• **TASK TO CARRY OUT**
Every line from the one with "The researchers measured which" to the end of the data needs to be copied exactly, and no line before it.

(DATA IN THIS EXERCISE Opens)

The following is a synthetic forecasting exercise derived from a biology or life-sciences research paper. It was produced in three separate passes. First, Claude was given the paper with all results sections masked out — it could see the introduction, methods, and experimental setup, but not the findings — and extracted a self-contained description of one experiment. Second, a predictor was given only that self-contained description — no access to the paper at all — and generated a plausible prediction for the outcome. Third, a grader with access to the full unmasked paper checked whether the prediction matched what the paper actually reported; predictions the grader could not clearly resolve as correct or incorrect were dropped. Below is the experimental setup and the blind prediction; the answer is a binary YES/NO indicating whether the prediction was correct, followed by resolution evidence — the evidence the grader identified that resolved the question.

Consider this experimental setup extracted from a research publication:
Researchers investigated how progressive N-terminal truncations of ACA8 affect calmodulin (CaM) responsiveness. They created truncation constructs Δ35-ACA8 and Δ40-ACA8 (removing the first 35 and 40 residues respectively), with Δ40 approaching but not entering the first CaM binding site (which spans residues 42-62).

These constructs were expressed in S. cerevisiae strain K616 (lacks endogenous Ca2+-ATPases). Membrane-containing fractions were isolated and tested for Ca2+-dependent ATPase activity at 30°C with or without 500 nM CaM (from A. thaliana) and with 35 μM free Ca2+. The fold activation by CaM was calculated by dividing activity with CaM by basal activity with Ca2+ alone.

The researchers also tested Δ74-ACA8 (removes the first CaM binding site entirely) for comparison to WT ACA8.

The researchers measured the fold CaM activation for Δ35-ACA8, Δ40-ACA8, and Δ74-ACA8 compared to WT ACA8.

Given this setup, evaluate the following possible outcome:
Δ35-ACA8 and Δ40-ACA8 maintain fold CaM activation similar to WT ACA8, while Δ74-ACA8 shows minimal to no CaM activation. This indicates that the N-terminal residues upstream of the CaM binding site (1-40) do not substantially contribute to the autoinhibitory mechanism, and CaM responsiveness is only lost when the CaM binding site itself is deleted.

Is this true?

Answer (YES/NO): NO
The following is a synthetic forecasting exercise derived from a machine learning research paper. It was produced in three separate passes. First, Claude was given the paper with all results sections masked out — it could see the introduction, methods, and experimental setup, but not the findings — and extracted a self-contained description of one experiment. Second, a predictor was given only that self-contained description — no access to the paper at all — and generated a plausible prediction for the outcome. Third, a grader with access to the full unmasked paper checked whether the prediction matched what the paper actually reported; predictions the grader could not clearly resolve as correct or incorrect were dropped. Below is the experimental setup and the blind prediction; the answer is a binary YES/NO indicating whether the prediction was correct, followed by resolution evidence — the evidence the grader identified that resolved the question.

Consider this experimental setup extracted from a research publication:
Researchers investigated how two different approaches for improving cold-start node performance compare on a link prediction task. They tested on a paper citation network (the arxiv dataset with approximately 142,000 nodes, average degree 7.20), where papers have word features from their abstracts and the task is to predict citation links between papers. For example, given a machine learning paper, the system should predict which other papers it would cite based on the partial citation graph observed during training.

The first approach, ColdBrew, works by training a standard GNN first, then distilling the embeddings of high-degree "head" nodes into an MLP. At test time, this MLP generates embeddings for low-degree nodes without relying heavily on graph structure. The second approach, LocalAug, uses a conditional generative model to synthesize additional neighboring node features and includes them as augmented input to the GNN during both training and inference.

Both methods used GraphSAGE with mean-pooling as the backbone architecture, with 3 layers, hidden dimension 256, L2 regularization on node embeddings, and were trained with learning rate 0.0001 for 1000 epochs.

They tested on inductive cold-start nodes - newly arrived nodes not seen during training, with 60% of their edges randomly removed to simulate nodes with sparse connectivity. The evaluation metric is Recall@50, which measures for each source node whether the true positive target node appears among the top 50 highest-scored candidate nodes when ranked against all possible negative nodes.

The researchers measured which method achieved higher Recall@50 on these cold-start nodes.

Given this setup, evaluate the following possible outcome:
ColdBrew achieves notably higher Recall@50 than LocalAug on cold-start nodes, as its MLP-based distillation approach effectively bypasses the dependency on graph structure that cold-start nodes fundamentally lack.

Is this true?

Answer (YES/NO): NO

(DATA IN THIS EXERCISE Closes)

• **ANSWER TO THIS TASK**
The researchers measured which method achieved higher Recall@50 on these cold-start nodes.

Given this setup, evaluate the following possible outcome:
ColdBrew achieves notably higher Recall@50 than LocalAug on cold-start nodes, as its MLP-based distillation approach effectively bypasses the dependency on graph structure that cold-start nodes fundamentally lack.

Is this true?

Answer (YES/NO): NO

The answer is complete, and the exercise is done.